Place the can of canned coconut milk in your fridge for at least 4 hours, but preferably overnight. Preheat the oven to 350 degree F. Place 4 4-oz ramekins or small baking dish onto a baking sheet. To make the fruit filling, place the berries, lemon juice and vanilla extract into a medium bowl and gently stir until combined.
To make the crumble topping, place the oats, flour, coconut oil, maple syrup and cinnamon in a medium bowl and mix with your fingers until the coconut oil is in tiny pea size pieces and everything is starting to stick together.
To make the crisps, fill each ramekin to the top with roughly 1/2 cup of fruit filling and then top with 1/4 cup of crumble topping. You might have some left over crumble topping depending on how full your fruit is in your ramekins. If making this recipe into a baby dish, skip the crumble topping on their portion.
Place the ramekins onto the baking sheet, and bake for 30-35 minutes or until the fruit is bubbly and the crumble is golden brown.
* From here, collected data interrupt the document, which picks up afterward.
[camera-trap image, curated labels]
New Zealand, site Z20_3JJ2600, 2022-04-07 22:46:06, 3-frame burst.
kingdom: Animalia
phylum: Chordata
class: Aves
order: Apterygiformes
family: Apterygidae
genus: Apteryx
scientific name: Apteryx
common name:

Let cool before serving.
To make the whipped coconut cream, open the chilled can of coconut milk and drain any clear liquid into a measuring cup and reserve. Scoop the thick white coconut milk into a bowl, add in desired maple syrup (optional) and whip with a hand-held mixer for 2 minutes or until light and creamy. If your whipped coconut cream is too thick, add in 1 tablespoon at a time of the reserved clear coconut milk.
If making into baby purée – spoon their portion into a blender and puree for 30-45 seconds.
If making for toddler – serve as is or with a dollop of whipped coconut cream.
If making for adult – serve warm with a huge dollop of whipped coconut cream.